男性側の離婚で注意すべきポイントの1つ目は、「目的を明確にする」ということです。

離婚を切り出された時点で、妻側が「離婚を望む」という意思は明らかになりました。このとき、夫側の立場で、離婚を戦略的に有利に進めるための大きな分岐点は、次の2つです。

  • 「あなたが離婚を希望するかどうか」
  • 「裁判になったとき、離婚できるかどうか」

特に、離婚が交渉、調停によっては解決せず、訴訟となったときには、民法上、裁判によって離婚ができる原因は、次の5つに限定されています。これを「法定離婚原因」といいます。

民法770条1項

夫婦の一方は、次に掲げる場合に限り、離婚の訴えを提起することができる。
一 配偶者に不貞な行為があったとき。
二 配偶者から悪意で遺棄されたとき。
三 配偶者の生死が三年以上明らかでないとき。
四 配偶者が強度の精神病にかかり、回復の見込みがないとき。
五 その他婚姻を継続し難い重大な事由があるとき。

民法(e-Gov法令検索)

この2つの分岐点によって、夫側(男性側)でのとるべき戦略が異なります。
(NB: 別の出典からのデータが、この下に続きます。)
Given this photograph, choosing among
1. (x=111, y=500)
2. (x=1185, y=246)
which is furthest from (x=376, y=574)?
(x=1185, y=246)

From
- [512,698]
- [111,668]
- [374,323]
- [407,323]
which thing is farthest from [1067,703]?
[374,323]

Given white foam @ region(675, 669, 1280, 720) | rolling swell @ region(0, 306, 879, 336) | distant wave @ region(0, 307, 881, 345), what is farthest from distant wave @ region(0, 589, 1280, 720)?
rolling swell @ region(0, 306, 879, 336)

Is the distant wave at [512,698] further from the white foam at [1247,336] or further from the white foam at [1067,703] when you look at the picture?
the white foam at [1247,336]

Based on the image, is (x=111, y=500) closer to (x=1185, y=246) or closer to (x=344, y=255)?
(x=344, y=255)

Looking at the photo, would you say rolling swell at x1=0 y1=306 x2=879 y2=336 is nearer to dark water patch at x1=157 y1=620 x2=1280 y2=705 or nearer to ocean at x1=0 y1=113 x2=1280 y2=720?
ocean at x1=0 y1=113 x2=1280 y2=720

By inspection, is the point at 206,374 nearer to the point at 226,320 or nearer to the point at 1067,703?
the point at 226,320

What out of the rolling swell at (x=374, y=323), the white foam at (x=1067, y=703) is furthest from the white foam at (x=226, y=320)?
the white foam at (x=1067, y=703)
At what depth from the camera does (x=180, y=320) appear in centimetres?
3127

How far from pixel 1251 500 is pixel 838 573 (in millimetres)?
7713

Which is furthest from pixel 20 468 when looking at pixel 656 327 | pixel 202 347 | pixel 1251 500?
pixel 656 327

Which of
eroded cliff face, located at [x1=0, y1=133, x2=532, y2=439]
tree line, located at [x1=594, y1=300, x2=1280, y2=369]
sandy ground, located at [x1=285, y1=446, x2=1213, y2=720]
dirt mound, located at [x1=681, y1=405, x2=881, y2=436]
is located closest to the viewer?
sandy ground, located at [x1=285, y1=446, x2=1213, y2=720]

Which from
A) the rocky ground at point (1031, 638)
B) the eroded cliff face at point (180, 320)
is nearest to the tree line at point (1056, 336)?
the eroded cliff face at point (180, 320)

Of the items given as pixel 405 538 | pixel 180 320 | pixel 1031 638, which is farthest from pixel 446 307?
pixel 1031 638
つまり、あなたの目的が明確になっていなければ、最適な戦略を決めることができないのです。

参考までに、夫側の離婚への希望と、裁判になったときに離婚が認められ得る民法上の離婚原因があるかどうかによって、夫側が考えておくべき将来の方針について、表にまとめておきました。

スクロールできます
男性側も離婚を希望する男性側は離婚したくない
裁判で離婚できるできるだけ有利な離婚条件になるよう交渉する離婚調停までに復縁したいと伝える
裁判で離婚できない離婚条件について夫側が有利に交渉を進められる離婚訴訟まで争い、離婚を拒否しつづける

あわせて、「妻が離婚してくれないが、離婚したい」という方に向けた解説「妻から離婚を請求されているが、離婚したくない」という方に向けた解説を参考にしてください。

【ポイント2】性急に離婚を急がない

喧嘩する男女

男性側が注意すべきポイントの2つ目は、「性急に離婚を急がない」ことです。

妻から離婚を切り出されたからといって、「必ず」離婚をしなければならないわけではありません。妻側に弁護士がつき、「いずれにしても調停、裁判を求めるから、離婚せざるを得ない」と強く説得されても、あきらめないでください。
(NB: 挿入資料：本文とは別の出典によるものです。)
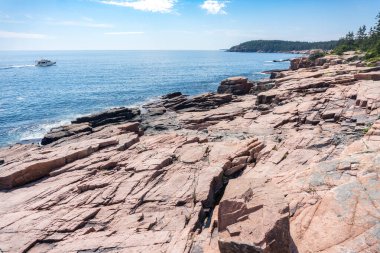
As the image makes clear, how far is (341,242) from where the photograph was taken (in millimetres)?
12539

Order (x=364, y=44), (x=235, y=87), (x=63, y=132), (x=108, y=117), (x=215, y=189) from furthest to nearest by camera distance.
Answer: (x=364, y=44) < (x=235, y=87) < (x=108, y=117) < (x=63, y=132) < (x=215, y=189)

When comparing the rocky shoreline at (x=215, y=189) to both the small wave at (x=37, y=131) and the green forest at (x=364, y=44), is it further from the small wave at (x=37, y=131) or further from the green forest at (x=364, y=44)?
the green forest at (x=364, y=44)

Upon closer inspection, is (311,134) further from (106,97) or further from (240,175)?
(106,97)

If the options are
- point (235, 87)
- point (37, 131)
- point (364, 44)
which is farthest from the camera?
point (364, 44)

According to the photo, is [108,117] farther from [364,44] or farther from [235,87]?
[364,44]

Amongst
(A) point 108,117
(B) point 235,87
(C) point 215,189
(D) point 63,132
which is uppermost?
(B) point 235,87

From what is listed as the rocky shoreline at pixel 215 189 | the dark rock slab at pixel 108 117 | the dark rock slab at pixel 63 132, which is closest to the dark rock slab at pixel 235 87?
the dark rock slab at pixel 108 117

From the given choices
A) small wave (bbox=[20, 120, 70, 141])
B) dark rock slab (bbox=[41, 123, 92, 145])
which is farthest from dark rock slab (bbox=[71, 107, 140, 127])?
small wave (bbox=[20, 120, 70, 141])

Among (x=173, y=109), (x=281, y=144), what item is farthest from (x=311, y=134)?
(x=173, y=109)

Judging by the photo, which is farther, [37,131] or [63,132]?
[37,131]

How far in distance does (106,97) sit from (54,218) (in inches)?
2635

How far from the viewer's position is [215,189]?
891 inches

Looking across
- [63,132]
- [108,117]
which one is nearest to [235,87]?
[108,117]

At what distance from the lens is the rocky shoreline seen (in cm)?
1341
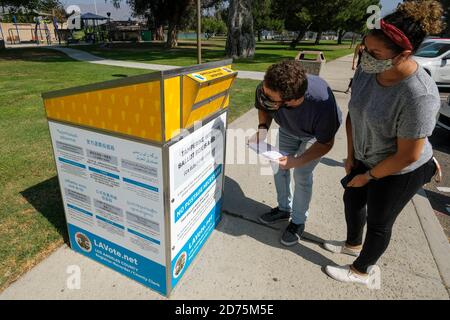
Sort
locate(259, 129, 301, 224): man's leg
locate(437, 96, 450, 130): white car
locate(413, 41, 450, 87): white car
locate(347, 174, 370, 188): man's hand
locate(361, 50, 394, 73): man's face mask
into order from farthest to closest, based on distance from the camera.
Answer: locate(413, 41, 450, 87): white car → locate(437, 96, 450, 130): white car → locate(259, 129, 301, 224): man's leg → locate(347, 174, 370, 188): man's hand → locate(361, 50, 394, 73): man's face mask

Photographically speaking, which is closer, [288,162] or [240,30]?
[288,162]

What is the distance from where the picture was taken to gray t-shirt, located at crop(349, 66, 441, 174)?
148 centimetres

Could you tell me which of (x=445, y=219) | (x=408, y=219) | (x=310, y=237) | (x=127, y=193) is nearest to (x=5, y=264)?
(x=127, y=193)

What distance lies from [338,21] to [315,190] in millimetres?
35275

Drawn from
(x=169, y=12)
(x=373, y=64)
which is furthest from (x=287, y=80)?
(x=169, y=12)

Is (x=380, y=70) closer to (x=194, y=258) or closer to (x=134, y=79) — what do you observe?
(x=134, y=79)

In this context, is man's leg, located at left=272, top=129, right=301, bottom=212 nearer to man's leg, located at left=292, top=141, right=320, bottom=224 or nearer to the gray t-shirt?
man's leg, located at left=292, top=141, right=320, bottom=224

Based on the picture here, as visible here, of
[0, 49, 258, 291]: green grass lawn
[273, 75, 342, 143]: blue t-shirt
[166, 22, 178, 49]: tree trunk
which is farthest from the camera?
[166, 22, 178, 49]: tree trunk

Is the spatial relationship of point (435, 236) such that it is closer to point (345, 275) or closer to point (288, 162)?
point (345, 275)

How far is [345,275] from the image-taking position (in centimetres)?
231

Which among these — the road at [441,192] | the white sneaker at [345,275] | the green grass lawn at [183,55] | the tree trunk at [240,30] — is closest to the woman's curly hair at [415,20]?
the white sneaker at [345,275]

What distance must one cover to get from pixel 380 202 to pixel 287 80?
3.10ft

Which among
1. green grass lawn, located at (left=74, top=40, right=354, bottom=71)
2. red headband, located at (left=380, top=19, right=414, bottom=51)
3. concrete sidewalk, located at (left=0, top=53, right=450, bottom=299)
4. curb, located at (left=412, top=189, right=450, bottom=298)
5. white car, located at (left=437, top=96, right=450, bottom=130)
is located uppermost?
red headband, located at (left=380, top=19, right=414, bottom=51)

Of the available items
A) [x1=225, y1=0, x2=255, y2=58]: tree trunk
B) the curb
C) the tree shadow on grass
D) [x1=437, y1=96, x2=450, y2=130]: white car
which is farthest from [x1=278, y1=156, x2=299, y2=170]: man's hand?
[x1=225, y1=0, x2=255, y2=58]: tree trunk
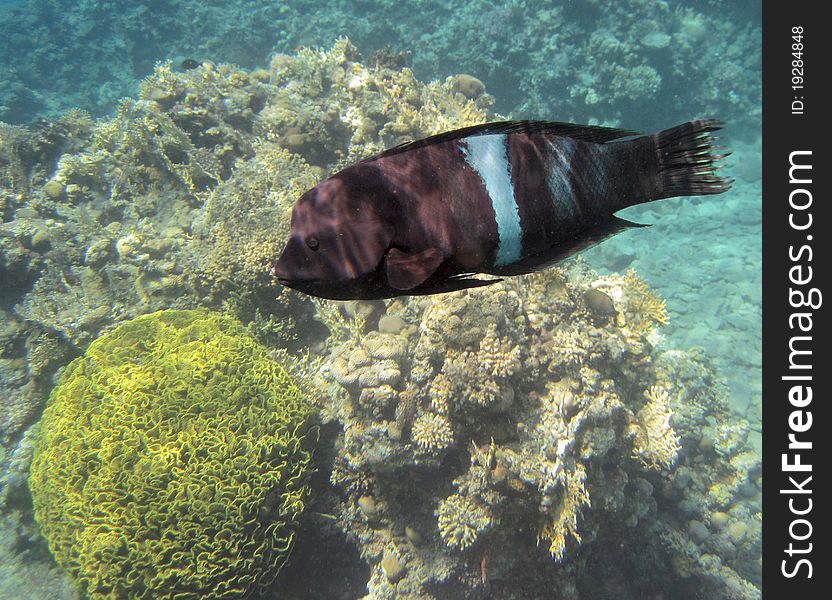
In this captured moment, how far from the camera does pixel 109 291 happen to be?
727 cm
結婚が夫婦間の合意によって成立するように、離婚も合意によって成立するのが原則です。

夫側が離婚を拒否したときには、裁判で離婚が成立する理由には、法律上の制限があります。具体的には、裁判になって離婚が認められる理由は、先ほど解説した通り、次の5つです。

民法770条1項

夫婦の一方は、次に掲げる場合に限り、離婚の訴えを提起することができる。
一 配偶者に不貞な行為があったとき。
二 配偶者から悪意で遺棄されたとき。
三 配偶者の生死が三年以上明らかでないとき。
四 配偶者が強度の精神病にかかり、回復の見込みがないとき。
五 その他婚姻を継続し難い重大な事由があるとき。

民法(e-Gov法令検索)

重要なポイントは、不倫、暴力などの証拠がない限り、妻側が離婚を希望したとしても、夫側の同意なく一方的に離婚することは結構難しい、ということです。

そのため、夫側の立場で有利に離婚を進めるために、「離婚を急がない」作戦が効を奏する場合があります。
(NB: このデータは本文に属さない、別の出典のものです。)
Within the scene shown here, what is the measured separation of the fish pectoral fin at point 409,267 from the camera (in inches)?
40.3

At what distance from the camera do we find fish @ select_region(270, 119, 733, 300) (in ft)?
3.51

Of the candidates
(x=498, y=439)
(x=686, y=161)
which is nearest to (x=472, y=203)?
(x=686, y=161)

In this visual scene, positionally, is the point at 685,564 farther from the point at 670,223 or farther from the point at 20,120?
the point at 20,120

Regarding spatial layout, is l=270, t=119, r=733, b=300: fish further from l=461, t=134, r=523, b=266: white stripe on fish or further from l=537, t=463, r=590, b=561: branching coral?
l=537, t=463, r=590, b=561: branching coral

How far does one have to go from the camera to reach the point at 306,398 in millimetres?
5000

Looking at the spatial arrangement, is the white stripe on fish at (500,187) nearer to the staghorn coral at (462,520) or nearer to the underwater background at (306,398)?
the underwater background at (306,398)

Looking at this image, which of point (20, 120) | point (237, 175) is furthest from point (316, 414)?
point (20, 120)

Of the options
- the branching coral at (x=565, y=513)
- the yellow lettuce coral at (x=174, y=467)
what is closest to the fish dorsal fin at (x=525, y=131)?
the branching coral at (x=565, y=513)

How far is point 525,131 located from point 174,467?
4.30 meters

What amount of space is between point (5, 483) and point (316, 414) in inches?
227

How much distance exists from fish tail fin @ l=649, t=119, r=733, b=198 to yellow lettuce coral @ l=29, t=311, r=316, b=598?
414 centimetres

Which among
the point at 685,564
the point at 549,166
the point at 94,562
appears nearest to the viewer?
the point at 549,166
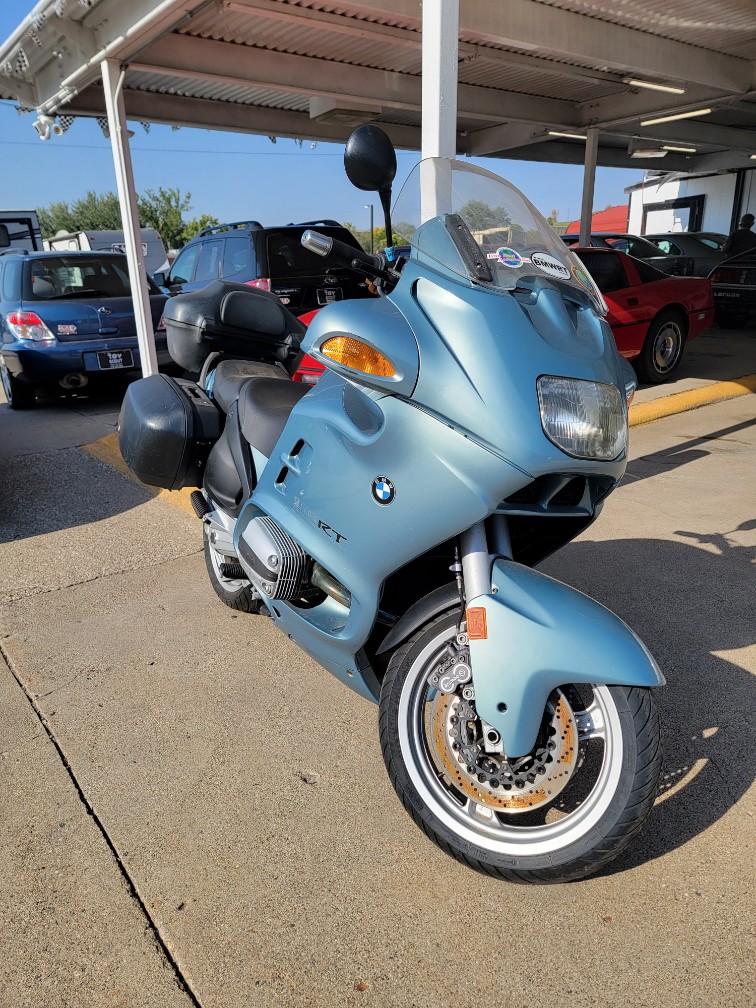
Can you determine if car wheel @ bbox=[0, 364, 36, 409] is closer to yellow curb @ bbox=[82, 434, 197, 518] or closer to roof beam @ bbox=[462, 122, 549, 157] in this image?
yellow curb @ bbox=[82, 434, 197, 518]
夫側が、話し合っている期間中の生活費、つまり「婚姻費用」を負担しなければならない場合には、その点も踏まえた方針決定をしなければなりません。

すぐ離婚するのか、婚姻費用を払いながら争うのか、どちらが経済的に得かを考えならが進めるのがおすすめです。詳しくは「別居中の生活費を請求する方法と、その相場」についての解説も参考にしてください。

【ポイント3】できるだけ話し合いによる解決を試みる

はてな

妻側から離婚を強く求められたときに、夫側が注意すべきポイントの3つ目は、「できるだけ話し合いをこころみる」ということです。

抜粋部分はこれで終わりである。